The sandwich is turkey and Swiss on sourdough bread, and it tastes better than anything has a right to in a situation like this. The soup is tomato basil and seems homemade, while the water is cold and clean. I eat mechanically, my body demanding fuel even as my mind races through possible escape scenarios.

Looking up, I suddenly notice a small, dark circle in the corner of the room. It’s positioned high up near the ceiling and camouflaged among the decorative molding, but once I spot it, I can’t look away.

A camera.

They’re watching me right now. They’re probably recording everything I do to analyze every expression on my face and dissect every word I speak. The realization hits me like ice water,and I drop the spoon I was using for the soup. It clatters against the coffee table, sounding unnaturally loud in the silent room.

Panic floods my system, sharp and cold and overwhelming. I bolt toward the door and start pounding on it with both fists. “Let me out!” I scream, hammering against the solid wood until my hands ache. “Let me out of here right now!”
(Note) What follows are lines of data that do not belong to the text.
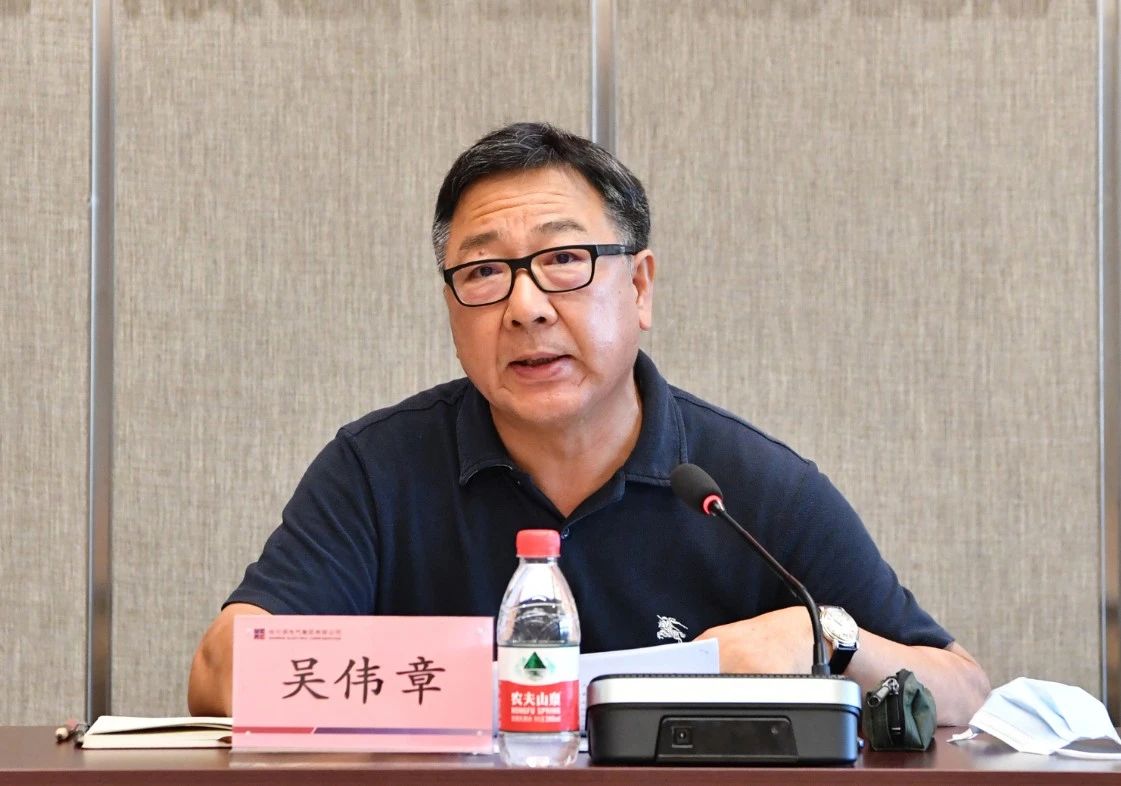 人生就是搏·(中国区)官方网站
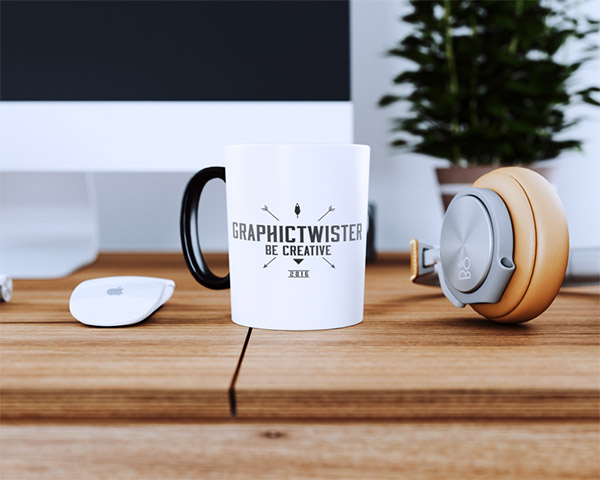 rgb_creative_ideas_free_stock-15-hipster-scene-cup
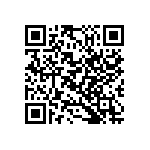 SI5351C-B07486-GM QRCode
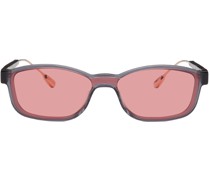 Black RSCC4 Sunglasses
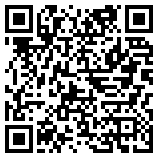 QR Code for Benson Optical in Philadelphia, PA 19103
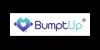 BumptUp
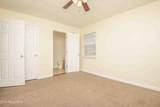 606 Arlington Drive - Photo 17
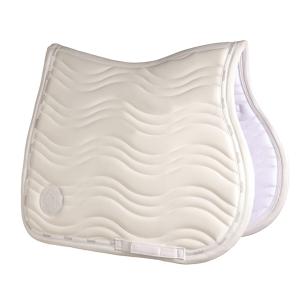 Podkładka pod siodło dla koni Tattini Moma image-2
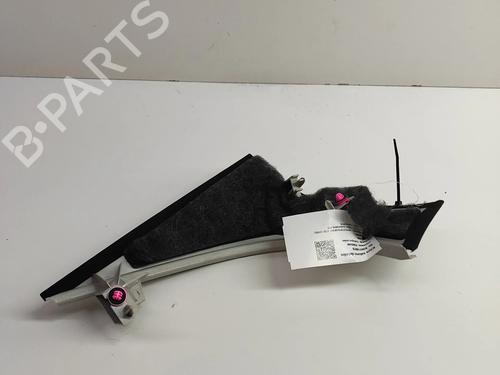 Other MERCEDES-BENZ EQE (V295) EQE 350 (295.125) | BP28560271O1 - Image 2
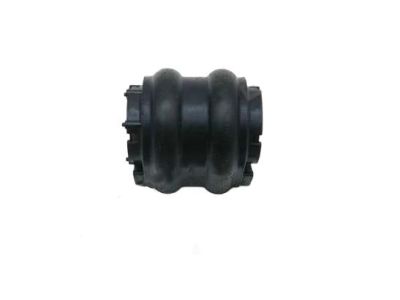 55513-B1400 Hyundai Stabilizer Bar Bush Product Photo 2 of 2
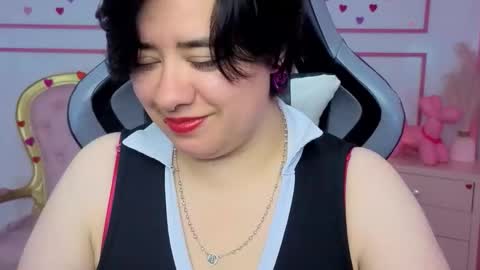 samythomas_t online show from 01.17.26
There’s no response to indicate that anyone can hear me or cares I’m falling apart. I keep pounding anyway, because the alternative is to collapse on the floor and give up, and I’m not ready to do that yet. “I’m not who you think I am,” I shout at the camera, turning away from the door to face the lens directly. “My name is Sabrina Clyde, and I’ve never heard of Irina Volkov before tonight. This is kidnapping. This is insane!”

My voice cracks on the last word, stress and exhaustion finally overwhelming the anger that’s been keeping me upright. I slide down the door until I’m sitting on the floor, my back pressed against the wood, my knees drawn up to my chest.

I don’t know how long I sit there. It’s long enough for the remaining food to get cold and for the shadows outside the windows to shift. I remain there long enough e to cycle through anger to fear to desperation and back to anger again.

When the door finally opens, I scramble to my feet and back away, putting the coffee table between myself and whoever is entering.

It’s him. My captor. The man with winter-storm eyes and the kind of stillness that suggests he has no problem using violence.

He steps into the room and closes the door behind him, then leans against it with his arms crossed. He’s changed clothes since I last saw him, trading the expensive suit for dark jeansand a black sweater that makes him look less like a businessman and more like a predator. “Irina.” He says the name like it means something, like it carries weight and history and pain.

The sound of it makes something cold settle in my stomach. “That’s not my name.”

“No?” He tilts his head slightly, studying my face with the intensity of someone trying to solve a puzzle. “Then why are you so upset?”

I gesture wildly toward the camera. “Because you’re holding me prisoner. Because you drugged me and brought me to God knows where, and you’re watching me like I’m some kind of lab rat.”

He doesn’t react to my outburst. He doesn’t flinch or step back or show any sign that my words have affected him at all. He just watches me with that same unnerving stillness, like he’s waiting for something specific.

“You kidnapped me,” I continue, my voice rising with each word. “You drugged me unconscious and brought me to this place and locked me in a room, and now you’re asking me why I’m upset? What kind of man does that? What kind of monster are you?”

Still nothing. No reaction, no explanation, and no sign he feels even a flicker of remorse for what he’s done to me. There’s something deeply wrong with this man.

I wrap my arms around myself, suddenly aware I’m still wearing the black dress from the club. It feels like a costume now, a reminder of the life I had before this nightmare began. “I want to go home.”

“Where is home, Irina?”

The way he keeps using that name makes my skin crawl. “My name isSabrina. Sabrina Clyde. I live in an apartment on Maple Street with my roommate, Jessica. I work at Haus Modesto serving drinks to people like you who think their money makes them untouchable.”

“People like me?”

I sneer. “Rich. Entitled. Used to getting whatever you want no matter who gets hurt in the process.”

That gets a reaction, finally. Not anger or defensiveness, but something that might be amusement flickering in those handsome gray eyes. “Is that what you think I am?”

“You kidnapped me because I look like a photo. That’s insane.”

He pushes away from the door and moves closer, and I instinctively back toward the windows. He stops when he reaches the coffee table, close enough that I can see the small scar that cuts through his left eyebrow and smell the expensive cologne he wears. “Tell me about your mother,” he says quietly.

I stare at him in disbelief. “Are you serious? You want to ask me the same questions again?”

“I’ll ask them as many times as it takes to be satisfied they’re true.”

“Or until you’ve convinced yourself I’m Irina,” I counter, crossing my arms. “No matter what I say, you’re going to keep pushing until you hear what you want to hear. Honestly, you’re obsessed with that woman.”

“I am,” he replies flatly.

I groan. “Well, I hope you don’t have a girlfriend or wife or anything because she’d be terribly jealous of how much you talk about Irina.”